**Supplied passage**
- - -
Despite these uncertainties, for the reasons sketched at the beginning of this chapter, it is clear that slowbalization is more painful for some countries than for others. Germany, for instance, is more vulnerable than any other industrialized country with a similarly sized domestic market (here, it is important to distinguish between Germany as a country with immobile citizens, and German firms which might be active in many countries and therefore able to hedge against trade policy uncertainty). Europe, as a whole, also appears more vulnerable than either the US or China. On top of this, the EU has no offensive geostrategic interests such as the US or China, but still risks being drawn into their conflict. It is all too easily imaginable that a US administration asks for European fellowship in its conflict with China, leaving the old continent an extremely difficult choice between losing either the US or the Chinese market while maintaining the other.

For the new European Commission under its president Ursula von der Leyen, there are five points of strategic importance that emerge from the analysis conducted above.

First and foremost, in a world of new geostrategic rivalry and systems competition, where key players are driven by zero-sum reasoning, Europe must ask itself what its own interests are and how it can defend it. To start with, it is of paramount importance to recognize that the global order has changed and will not return to the friendly ecosystem led by the US from after World War II to, say, 2006, that was so conducive to the construction of the European project. The European project always had the objective to promote European economic sovereignty: the Customs Union, the Single Market, the Monetary Union all exist because the EU members are much better able to defend their interests in a coalition than they could each on their own. This is why they have given up an independent trade policy, regulatory autonomy, and their own currencies.
- - -
Summarize the passage on slowbalization and Europe in two sentences.

**Supplied records**
- - -
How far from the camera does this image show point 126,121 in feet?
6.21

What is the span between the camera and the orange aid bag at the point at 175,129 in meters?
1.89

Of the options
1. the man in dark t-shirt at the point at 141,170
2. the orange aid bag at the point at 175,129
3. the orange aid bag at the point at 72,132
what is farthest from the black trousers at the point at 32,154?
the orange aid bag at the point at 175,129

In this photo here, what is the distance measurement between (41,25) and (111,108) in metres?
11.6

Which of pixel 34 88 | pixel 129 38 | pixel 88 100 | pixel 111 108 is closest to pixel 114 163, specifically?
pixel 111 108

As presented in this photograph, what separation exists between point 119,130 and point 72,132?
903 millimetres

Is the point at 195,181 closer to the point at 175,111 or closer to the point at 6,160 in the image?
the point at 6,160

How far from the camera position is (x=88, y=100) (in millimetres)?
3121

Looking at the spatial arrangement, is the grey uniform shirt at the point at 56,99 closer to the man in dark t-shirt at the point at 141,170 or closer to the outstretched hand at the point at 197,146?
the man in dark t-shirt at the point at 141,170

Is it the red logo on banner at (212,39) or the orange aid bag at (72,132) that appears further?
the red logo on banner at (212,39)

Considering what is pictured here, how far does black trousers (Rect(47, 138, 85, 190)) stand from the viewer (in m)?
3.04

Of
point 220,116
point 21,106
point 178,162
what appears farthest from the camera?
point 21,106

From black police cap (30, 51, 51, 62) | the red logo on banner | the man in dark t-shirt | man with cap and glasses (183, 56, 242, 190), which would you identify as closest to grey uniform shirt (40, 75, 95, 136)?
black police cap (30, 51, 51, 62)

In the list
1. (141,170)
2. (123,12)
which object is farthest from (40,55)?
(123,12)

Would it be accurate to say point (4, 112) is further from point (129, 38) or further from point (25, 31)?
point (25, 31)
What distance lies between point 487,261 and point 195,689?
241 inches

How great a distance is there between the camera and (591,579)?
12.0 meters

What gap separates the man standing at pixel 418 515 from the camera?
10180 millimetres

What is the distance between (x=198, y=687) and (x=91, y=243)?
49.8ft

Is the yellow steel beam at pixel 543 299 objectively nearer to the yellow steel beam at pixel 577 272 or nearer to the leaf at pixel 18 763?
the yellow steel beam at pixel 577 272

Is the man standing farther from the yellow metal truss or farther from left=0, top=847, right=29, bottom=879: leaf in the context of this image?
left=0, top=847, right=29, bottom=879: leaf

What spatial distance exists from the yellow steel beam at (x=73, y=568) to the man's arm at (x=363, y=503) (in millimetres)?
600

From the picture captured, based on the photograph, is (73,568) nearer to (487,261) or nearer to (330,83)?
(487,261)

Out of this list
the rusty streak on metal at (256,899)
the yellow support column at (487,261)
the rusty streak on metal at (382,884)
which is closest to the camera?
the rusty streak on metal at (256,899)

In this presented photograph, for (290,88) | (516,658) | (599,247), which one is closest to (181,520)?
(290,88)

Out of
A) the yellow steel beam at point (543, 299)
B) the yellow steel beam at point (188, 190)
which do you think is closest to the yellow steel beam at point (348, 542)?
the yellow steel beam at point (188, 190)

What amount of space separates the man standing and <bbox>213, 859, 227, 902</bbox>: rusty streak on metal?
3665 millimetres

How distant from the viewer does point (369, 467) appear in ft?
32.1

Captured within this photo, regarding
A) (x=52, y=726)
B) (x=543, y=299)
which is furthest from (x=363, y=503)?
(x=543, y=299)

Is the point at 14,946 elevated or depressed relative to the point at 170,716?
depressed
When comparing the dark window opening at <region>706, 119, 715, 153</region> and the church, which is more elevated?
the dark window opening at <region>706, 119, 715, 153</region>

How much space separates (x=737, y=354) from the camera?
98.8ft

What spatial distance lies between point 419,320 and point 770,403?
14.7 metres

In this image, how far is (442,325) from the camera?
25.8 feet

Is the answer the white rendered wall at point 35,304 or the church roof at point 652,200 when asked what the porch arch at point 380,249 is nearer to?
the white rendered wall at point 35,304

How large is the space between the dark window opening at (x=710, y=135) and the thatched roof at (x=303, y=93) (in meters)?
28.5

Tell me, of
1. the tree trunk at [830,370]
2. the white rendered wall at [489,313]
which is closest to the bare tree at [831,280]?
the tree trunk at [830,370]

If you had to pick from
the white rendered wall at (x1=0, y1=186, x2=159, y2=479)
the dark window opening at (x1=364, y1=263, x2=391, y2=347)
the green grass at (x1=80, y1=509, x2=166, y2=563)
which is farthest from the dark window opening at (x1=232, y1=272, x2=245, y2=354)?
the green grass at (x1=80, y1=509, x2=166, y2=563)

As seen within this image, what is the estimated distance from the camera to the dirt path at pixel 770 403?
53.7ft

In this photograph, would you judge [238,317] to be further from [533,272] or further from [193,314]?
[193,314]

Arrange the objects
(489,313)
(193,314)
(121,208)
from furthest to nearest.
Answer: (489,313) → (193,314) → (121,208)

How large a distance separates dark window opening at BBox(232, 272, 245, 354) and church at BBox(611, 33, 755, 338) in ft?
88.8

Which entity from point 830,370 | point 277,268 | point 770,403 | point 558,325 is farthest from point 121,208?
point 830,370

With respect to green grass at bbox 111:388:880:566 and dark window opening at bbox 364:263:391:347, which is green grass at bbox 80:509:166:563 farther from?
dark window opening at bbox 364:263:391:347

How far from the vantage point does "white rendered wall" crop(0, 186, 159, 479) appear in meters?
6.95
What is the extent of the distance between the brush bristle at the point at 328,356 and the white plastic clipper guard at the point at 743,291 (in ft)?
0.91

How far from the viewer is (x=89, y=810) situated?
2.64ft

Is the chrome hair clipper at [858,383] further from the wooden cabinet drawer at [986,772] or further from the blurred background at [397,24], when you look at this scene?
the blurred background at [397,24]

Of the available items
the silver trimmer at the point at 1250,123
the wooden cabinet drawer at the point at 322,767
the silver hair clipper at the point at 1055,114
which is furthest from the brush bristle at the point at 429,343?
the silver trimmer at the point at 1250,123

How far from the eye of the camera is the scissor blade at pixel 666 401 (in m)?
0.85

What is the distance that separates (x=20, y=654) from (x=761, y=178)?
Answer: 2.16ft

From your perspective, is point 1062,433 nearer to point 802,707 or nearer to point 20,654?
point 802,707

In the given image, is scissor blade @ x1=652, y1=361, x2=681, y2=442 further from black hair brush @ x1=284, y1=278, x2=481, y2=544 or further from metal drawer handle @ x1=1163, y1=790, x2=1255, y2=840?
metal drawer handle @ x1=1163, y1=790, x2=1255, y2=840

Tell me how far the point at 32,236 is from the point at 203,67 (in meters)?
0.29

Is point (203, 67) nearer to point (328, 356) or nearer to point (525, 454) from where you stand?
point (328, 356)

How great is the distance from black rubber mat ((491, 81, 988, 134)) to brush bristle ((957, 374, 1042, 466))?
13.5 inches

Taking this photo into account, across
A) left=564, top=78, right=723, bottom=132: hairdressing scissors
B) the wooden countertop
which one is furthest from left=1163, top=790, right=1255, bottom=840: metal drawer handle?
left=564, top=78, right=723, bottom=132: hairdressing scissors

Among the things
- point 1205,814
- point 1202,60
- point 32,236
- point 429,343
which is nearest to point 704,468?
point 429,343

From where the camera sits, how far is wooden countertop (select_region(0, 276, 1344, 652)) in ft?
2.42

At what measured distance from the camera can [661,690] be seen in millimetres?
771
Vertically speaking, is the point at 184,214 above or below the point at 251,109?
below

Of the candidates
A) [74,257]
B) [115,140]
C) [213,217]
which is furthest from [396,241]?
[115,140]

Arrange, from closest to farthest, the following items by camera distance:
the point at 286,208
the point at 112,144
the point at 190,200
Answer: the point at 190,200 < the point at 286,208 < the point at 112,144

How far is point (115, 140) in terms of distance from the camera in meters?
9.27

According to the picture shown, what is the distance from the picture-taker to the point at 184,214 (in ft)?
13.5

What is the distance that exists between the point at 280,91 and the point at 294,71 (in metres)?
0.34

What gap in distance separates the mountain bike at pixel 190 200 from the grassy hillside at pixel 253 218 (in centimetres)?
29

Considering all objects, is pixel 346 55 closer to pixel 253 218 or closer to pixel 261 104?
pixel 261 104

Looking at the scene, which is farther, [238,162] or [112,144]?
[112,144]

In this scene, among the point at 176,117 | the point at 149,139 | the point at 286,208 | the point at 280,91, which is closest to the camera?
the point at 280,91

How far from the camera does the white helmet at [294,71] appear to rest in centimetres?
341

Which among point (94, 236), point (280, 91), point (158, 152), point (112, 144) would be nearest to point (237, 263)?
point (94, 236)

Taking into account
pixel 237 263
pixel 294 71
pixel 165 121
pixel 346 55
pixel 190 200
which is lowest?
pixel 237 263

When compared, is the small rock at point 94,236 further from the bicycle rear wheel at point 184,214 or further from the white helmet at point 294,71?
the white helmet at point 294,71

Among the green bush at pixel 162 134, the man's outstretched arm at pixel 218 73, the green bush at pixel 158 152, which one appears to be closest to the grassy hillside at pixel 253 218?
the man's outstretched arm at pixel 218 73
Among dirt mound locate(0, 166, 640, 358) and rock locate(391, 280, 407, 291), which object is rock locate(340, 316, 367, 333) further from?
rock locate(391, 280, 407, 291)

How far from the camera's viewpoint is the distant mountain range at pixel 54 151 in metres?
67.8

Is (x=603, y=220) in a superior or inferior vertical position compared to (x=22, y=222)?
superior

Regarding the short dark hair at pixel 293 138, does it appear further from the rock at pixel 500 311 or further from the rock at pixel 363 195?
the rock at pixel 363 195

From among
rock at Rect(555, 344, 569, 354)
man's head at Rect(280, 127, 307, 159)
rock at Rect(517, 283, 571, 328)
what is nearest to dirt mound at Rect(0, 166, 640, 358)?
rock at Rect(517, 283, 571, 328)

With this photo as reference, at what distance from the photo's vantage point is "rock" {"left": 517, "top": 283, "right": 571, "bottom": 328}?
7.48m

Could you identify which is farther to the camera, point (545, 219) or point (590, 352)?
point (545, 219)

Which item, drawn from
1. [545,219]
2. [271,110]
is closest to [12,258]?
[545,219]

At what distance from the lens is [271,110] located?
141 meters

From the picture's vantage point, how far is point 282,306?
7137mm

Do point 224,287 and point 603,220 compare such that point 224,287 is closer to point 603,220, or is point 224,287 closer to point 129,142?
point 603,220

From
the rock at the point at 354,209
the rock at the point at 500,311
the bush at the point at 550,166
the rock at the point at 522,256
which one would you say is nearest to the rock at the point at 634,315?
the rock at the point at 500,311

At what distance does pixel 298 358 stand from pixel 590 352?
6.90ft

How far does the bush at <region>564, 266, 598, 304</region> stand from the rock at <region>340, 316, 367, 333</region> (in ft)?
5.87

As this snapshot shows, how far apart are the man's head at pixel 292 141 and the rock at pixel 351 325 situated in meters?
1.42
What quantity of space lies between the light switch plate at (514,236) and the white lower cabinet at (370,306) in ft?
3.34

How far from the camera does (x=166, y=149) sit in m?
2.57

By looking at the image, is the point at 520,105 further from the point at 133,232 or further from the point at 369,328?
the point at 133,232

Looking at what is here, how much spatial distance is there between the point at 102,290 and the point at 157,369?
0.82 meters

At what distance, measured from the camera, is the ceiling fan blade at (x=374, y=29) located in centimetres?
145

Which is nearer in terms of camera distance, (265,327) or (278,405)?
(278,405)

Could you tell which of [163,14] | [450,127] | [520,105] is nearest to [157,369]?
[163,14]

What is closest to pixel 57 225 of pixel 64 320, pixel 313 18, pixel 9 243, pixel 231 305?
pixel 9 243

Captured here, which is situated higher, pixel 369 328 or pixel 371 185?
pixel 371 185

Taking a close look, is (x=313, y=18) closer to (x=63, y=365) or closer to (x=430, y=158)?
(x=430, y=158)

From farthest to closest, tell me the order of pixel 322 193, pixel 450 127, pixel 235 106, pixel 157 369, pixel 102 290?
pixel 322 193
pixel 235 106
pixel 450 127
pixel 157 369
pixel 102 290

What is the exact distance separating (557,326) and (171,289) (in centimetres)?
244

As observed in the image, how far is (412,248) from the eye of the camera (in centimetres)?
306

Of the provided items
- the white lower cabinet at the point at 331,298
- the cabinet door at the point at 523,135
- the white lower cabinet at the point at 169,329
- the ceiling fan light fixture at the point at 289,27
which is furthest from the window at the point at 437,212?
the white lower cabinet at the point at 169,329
- - -
**Full solution**
Slowbalization is more painful for some countries than others: Germany is more vulnerable than any other industrialized country with a similarly sized domestic market, and Europe as a whole appears more vulnerable than the US or China, with the EU risking being drawn into their conflict and possibly forced to choose between the US and Chinese markets. For the new European Commission under Ursula von der Leyen, the foremost strategic point is that Europe must ask what its own interests are and how to defend them, recognizing that the global order will not return to the US-led one that favored the European project, whose Customs Union, Single Market and Monetary Union exist because members defend their interests better in a coalition.